WINNIPEG — Some child−welfare agencies in Manitoba are worried they will be pushed into a new provincial funding model they say will put vulnerable Indigenous children at risk.
"The block funding model is detrimental towards the agency, it’s detrimental to service delivery altogether," said Clemene Hornbrook, executive director at Peguis Child and Family Services.
"It’s very clear that their ultimate goal is to reduce costs at all costs — reduce costs at the expense of children currently in care, reduce costs at the expense of children and families."
Most agencies in Manitoba get funding based on the number of children in care and the number of days they are in care.
Under block funding, money isn’t tied to the number of children, which allows agencies some flexibility in how they spend it. The government said last year that funds would be based on outcomes rather than, in essence, providing incentives for larger caseloads and longer stays in care.

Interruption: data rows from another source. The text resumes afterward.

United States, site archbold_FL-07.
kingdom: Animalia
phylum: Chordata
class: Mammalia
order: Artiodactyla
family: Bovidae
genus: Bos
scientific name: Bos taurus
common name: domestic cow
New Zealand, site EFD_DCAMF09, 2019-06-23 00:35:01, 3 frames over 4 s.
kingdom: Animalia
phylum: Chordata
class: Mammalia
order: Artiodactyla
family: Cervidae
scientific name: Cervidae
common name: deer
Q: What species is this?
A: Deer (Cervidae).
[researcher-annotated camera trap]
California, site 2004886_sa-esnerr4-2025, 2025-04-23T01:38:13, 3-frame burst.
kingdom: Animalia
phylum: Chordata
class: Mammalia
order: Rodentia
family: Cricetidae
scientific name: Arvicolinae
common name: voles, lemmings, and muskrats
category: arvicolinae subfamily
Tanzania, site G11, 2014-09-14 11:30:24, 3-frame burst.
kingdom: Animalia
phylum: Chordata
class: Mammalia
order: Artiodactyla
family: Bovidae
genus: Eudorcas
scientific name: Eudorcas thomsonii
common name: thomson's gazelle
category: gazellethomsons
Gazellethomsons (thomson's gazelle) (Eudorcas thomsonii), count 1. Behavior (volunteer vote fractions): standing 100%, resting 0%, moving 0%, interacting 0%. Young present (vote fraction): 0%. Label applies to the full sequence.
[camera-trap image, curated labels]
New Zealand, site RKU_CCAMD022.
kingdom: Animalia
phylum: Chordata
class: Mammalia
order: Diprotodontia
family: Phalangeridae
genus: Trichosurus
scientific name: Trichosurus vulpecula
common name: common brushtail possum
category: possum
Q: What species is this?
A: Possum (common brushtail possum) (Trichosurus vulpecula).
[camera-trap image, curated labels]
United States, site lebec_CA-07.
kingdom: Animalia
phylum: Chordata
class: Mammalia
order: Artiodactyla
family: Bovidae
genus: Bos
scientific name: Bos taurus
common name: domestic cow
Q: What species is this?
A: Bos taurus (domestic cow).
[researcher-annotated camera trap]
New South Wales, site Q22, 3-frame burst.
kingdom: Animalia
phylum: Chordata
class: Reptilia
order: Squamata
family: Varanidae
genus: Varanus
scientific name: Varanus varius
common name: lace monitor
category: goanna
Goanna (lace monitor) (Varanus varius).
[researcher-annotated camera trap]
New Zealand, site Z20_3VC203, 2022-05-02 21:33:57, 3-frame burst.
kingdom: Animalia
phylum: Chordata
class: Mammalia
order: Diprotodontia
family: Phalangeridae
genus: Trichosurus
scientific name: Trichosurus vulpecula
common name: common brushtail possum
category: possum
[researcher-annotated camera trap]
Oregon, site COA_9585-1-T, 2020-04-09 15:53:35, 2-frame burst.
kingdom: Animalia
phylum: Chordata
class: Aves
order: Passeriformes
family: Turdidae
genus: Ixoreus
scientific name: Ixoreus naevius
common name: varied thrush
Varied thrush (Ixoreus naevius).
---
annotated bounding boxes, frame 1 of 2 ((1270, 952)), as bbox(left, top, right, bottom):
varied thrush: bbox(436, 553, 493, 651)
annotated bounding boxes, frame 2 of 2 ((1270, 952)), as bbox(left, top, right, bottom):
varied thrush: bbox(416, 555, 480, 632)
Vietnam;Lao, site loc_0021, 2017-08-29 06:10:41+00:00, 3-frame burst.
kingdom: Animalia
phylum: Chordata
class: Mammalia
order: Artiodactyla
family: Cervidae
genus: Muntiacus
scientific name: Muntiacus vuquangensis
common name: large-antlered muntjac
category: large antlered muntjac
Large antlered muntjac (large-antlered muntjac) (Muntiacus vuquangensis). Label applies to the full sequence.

Premier Brian Pallister announced a block funding pilot project a year ago with the aim of having 18 agencies signed on by the end of 2018. Of 27 child−welfare agencies in the province, eight have signed on. Half are Indigenous agencies.
An analysis by Peguis Child and Family Services predicted a deficit of $3 million if the agency joined the project. Hornbrook said agencies are being financially starved so they will take part.
The agency currently pays about three months worth of child maintenance costs up front, depleting its accounts. Hornbrook said the previous NDP government would advance 80 per cent of those costs, but that was changed under the Progressive Conservatives.
Now, she said, the agency’s bank accounts can sit virtually empty for months.
"They are playing with the most vulnerable people’s lives."
Manitoba has the highest per−capita rate of children in care in Canada and apprehends about one newborn a day. As of March 31, there were more than 10,300 kids in care — almost 90 per cent Indigenous.
Families Minister Heather Stefanson said the block funding model is working and some agencies have been able to reallocate money to prevention and reduce the number of kids in care.
"We continue to hear the current funding model can inadvertently incentivize apprehensions, so our focus is to incentivize better results," she said in an emailed statement.
Anita Campbell with the Manitoba Metis Federation said block funding could leave the Metis Child and Family Services Authority financially unstable.
"When we looked at the whole issue of block funding, it looked really nice ... until you start delving into the meat and potatoes of it," she said.
Government officials met with the agencies in the Southern First Nations Network of Care in January. In a copy of the presentation obtained by The Canadian Press, the government said the intent is to switch to block funding no later than next April.
"Time is of the essence. There is no new money for (child maintenance) spending," the presentation said.
It said block funding would be based on how many days kids were in care for 2016−17. One per cent would then be calculated and added to the amount.
Stella Bone, executive director of West Region Child and Family Services, said after the meeting that her agency did a thorough analysis and found it would be left in a deficit.
West Region was under a block funding project overseen by the federal government from 1991 until 2011, which Bone said worked well. But Manitoba’s block funding plans would leave the agency without enough cash to support children already in care, let alone enough left over to support families and prevent apprehension, Bone said.
She said the funding doesn’t consider significant increases in child maintenance costs or in the number of days kids are spending in care over the last decade. The model also assumes agencies will save money by reducing the number of kids in care, Bone added.
"Our agency’s philosophy has always been to not take children into care unless absolutely necessary and therefore we do not have children in care that can be returned home to parents."